PyAV-Org/PyAV

Expose `av_frame_make_writable`

abextm opened this issue · 2 comments

Overview

I'm currently decoding some vp9 video, modifying it's frames, and writing that back out. Because I am modifying the plane data in place, it corrupts subsequent frames since the decoder keeps previous frames around so it can apply inter-frame (de)compression.
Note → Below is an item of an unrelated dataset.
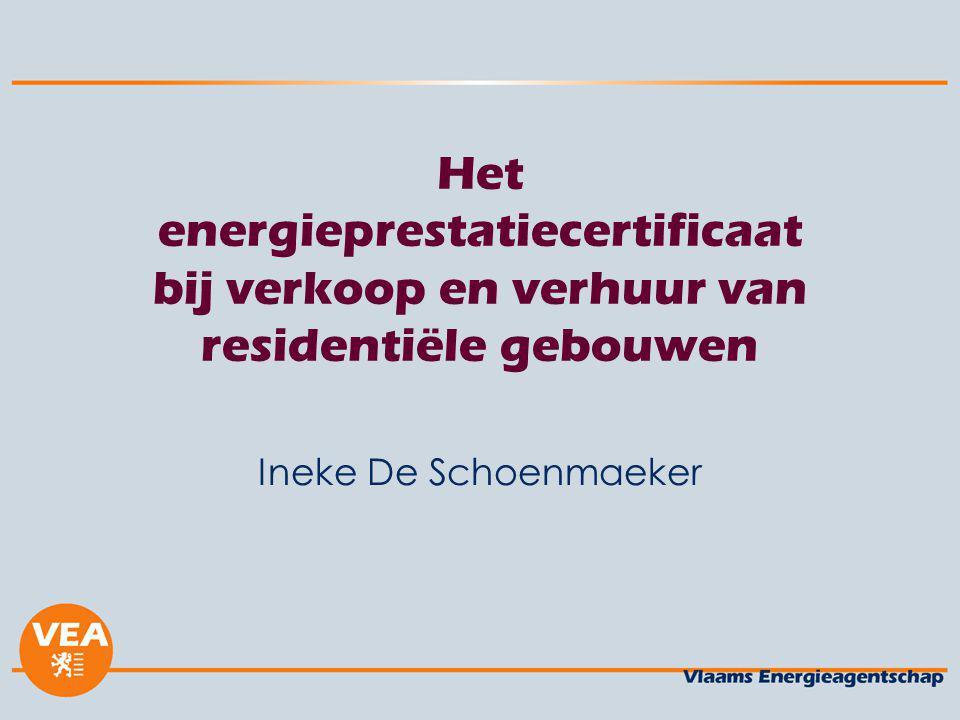 Het energieprestatiecertificaat bij verkoop en verhuur van residentiële gebouwen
FFmpeg provides av_frame_make_writable to support this use case (basically it just copies the plane data if you don't own it)

Existing FFmpeg API

av_frame_make_writable

Expected PyAV API

I would expect a frame.make_writable()

Example:

for frame in cont.decode(video=0):
    frame.make_writable()
    modify_frame(frame)

Investigation

I called av_frame_make_writable with ctypes, which resolves the problem

Reproduction

import av
import ctypes
import numpy

# this is horrible -- do not do this
class ctAVFrame(ctypes.Structure):
	_fields_=[
		("_ob_head", ctypes.c_byte * object.__basicsize__),
		("vtable", ctypes.c_void_p),
		("ptr", ctypes.c_void_p),
	]
_av_frame_make_writable = ctypes.CDLL(av.video.frame.__file__).av_frame_make_writable
_av_frame_make_writable.argtypes = (ctypes.c_void_p, )
_av_frame_make_writable.restype = ctypes.c_int
def av_frame_make_writable(frame: av.VideoFrame):
	_av_frame_make_writable(ctypes.cast(id(frame), ctypes.POINTER(ctAVFrame)).contents.ptr)
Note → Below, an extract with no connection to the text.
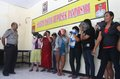 Prostitute women who got caught in police operation in solo central java indonesia Stock Image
in_cont = av.open("./input.webm")

out_cont = av.open(f"output.mkv", "w")
tmpl = in_cont.streams.video[0].codec_context
out_stream = out_cont.add_stream("libx264", tmpl.rate)
out_stream.options["preset"]="ultrafast"
out_stream.options["crf"]="28"
out_stream.width = tmpl.width
out_stream.height = tmpl.height
out_stream.pix_fmt = tmpl.pix_fmt
out_stream.thread_type = "AUTO"

for i, frame in enumerate(in_cont.decode(video=0)):
	if i % 20 == 0:
		# without this there is significant error
		# av_frame_make_writable(frame)
		numpy.frombuffer(frame.planes[0]).fill(0)

	out_cont.mux(out_stream.encode(frame))

	if i > 2000:
		break

out_cont.mux(out_stream.encode(None))
out_stream.close()

I was running this on a vp9 video from yt-dlp (though I would expect this to happen to anything with interframe compression). With the fix commented out there is significant amounts of error in the output.

Versions

  • OS: Arch Linux
  • PyAV runtime:
PyAV v12.1.0
library configuration: --disable-static --enable-shared --libdir=/tmp/vendor/lib --prefix=/tmp/vendor --disable-alsa --disable-doc --disable-libtheora --disable-mediafoundation --disable-videotoolbox --enable-fontconfig --enable-gmp --enable-gnutls --enable-libaom --enable-libass --enable-libbluray --enable-libdav1d --enable-libfreetype --enable-libmp3lame --enable-libopencore-amrnb --enable-libopencore-amrwb --enable-libopenjpeg --enable-libopus --enable-libspeex --enable-libtwolame --enable-libvorbis --enable-libvpx --enable-libwebp --enable-libxcb --enable-libxml2 --enable-lzma --enable-zlib --enable-version3 --enable-libx264 --disable-libopenh264 --enable-libx265 --enable-libxvid --enable-gpl
library license: GPL version 3 or later
libavcodec     60. 31.102
libavdevice    60.  3.100
libavfilter     9. 12.100
libavformat    60. 16.100
libavutil      58. 29.100
libswresample   4. 12.100
libswscale      7.  5.100
  • PyAV build:
    binary wheel
  • FFmpeg:
    binary wheel

Additional context

It would be nice if av_frame_clone was exposed too, though I'm not sure if exposing it as .clone() makes particular sense, since it does not clone the actual plane data

@abextm What use case do you expect if av_frame_clone() is exposed?

In my case I was doing detection on some video and if the frame hit a case it would write it to an output stream. If it only was a marginal hit, I would also write it to a second output with some debugging data overlaid on top of it. Without av_frame_clone order becomes important because I have to write the unmodified frame before the drawing onto debug frame, which is sort of annoying. With av_frame_clone I could just clone, make_writable, then do whatever without affecting the non-debug feed.